Regulation of Sindbis virus RNA replication: uncleaved P123 and nsP4 function in minus-strand RNA synthesis, whereas cleaved products from P123 are required for efficient plus-strand RNA synthesis.


PMID 8107248

Abstract

Nonstructural proteins of Sindbis virus, nsP1, nsP2, nsP3, and nsP4, as well as intermediate polyproteins, are produced from two precursor polyproteins, P123 and P1234, by a proteolytic enzyme encoded in the C-terminal half of nsP2. We studied the requirements for and the functions of the intermediate and mature processing products for Sindbis virus RNA synthesis by using site-directed mutants which have a defect(s) in processing the 1/2, 2/3, or 3/4 cleavage sites either singly or in various combinations. A mutant defective in cleaving both the 1/2 and 2/3 sites, which makes only uncleavable P123 and mature nsP4 as final products, produced 10(-3) as much virus as did the wild-type virus after 10 h at 30 degrees C and was nonviable at 40 degrees C. A mutant defective in processing the 2/3 site, which makes nsP1, nsP4, and P23 as well as precursor P123, grew 10(-1) as efficiently as wild-type virus at 30 degrees C and 10(-3) as efficiently at 40 degrees C. Early minus-strand RNA synthesis by these mutants was as efficient as that by wild-type virus, whereas plus-strand RNA synthesis was substantially decreased compared with that by wild-type virus. A mutant defective in processing the 3/4 site was nonviable at either 30 or 40 degrees C. The 3/4 site mutant could be complemented by the mutant unable to cleave either the 1/2 or 2/3 site, which can provide mature nsP4. We interpret these results to signify that (i) mature nsP4 is required for RNA replication, (ii) nsP4 and uncleaved P123 function in minus-strand RNA synthesis, and (iii) cleavage of P123 is required for efficient plus-strand RNA synthesis. We propose that Sindbis virus RNA replication is regulated by differential proteolysis of P123. Early in infection, nsP4 and uncleaved P123 form transient minus-strand RNA replication complexes which vanish upon cleavage of P123. Later in infection, an elevated level of viral proteinase activity eliminates de novo synthesis of P123, and no further synthesis of minus-strand RNA is possible. In contrast, nsP4 and cleavage products from P123 form plus-strand RNA replication complexes which are stable and remain active throughout the infection cycle.

Task to carry out: Revise the Sindbis virus text from "Regulation of Sindbis" up to and including "are required for efficient plus-strand RNA synthesis.", replacing "efficient" with "effective".

Material provided:
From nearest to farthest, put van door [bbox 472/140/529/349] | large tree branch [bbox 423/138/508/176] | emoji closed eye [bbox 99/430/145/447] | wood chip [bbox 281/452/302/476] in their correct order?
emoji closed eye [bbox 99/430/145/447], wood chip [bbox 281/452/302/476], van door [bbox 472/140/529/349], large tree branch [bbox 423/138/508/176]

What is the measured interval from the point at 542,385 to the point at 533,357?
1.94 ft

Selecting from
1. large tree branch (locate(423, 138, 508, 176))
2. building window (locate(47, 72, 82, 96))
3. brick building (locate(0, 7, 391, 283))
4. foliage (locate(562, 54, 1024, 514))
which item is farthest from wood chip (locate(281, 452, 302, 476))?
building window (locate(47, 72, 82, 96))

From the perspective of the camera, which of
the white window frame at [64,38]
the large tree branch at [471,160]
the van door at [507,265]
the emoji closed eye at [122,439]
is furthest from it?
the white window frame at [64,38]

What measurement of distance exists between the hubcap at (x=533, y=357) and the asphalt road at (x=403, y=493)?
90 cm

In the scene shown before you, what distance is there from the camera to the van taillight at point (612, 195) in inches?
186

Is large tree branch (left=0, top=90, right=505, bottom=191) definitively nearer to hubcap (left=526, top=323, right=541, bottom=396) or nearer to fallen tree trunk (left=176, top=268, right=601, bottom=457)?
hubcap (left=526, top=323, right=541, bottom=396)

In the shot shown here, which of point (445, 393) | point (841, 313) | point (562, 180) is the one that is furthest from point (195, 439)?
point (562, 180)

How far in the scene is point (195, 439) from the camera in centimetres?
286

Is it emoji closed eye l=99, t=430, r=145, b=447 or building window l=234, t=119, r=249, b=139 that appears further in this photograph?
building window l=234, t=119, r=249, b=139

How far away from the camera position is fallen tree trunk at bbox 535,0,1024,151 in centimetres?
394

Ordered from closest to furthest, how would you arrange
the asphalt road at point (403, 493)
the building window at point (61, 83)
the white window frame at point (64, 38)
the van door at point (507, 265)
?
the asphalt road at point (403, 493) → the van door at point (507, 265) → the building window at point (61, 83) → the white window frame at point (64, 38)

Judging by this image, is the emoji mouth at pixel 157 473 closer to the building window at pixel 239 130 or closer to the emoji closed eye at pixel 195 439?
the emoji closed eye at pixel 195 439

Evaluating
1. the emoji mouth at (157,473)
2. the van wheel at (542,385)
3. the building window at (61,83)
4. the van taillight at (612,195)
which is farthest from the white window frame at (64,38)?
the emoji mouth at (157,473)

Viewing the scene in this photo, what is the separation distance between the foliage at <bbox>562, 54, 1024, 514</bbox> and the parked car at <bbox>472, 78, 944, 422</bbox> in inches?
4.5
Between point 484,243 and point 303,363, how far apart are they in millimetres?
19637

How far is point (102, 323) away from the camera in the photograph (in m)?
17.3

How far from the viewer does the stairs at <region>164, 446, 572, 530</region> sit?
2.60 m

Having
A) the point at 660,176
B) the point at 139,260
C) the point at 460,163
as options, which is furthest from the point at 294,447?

Solved exercise:
Regulation of Sindbis virus RNA replication: uncleaved P123 and nsP4 function in minus-strand RNA synthesis, whereas cleaved products from P123 are required for effective plus-strand RNA synthesis.